─── Task material
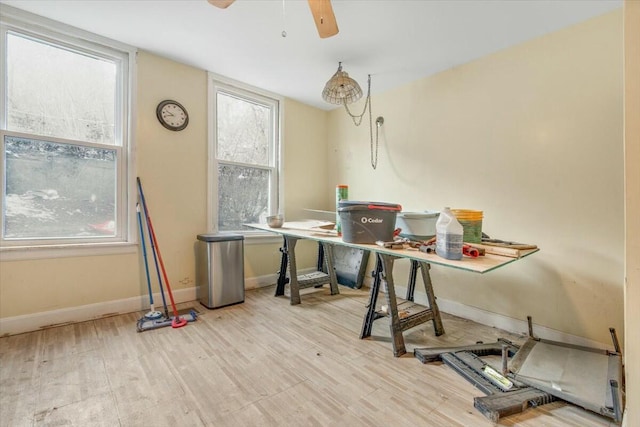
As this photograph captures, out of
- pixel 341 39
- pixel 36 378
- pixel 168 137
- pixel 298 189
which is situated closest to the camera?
──────
# [Stated task]
Without the pictures, copy the material exactly as given.

# [Answer below]
As this photograph captures, out of
- pixel 341 39
- pixel 36 378
- pixel 168 137
- pixel 298 189
which is situated closest to the camera?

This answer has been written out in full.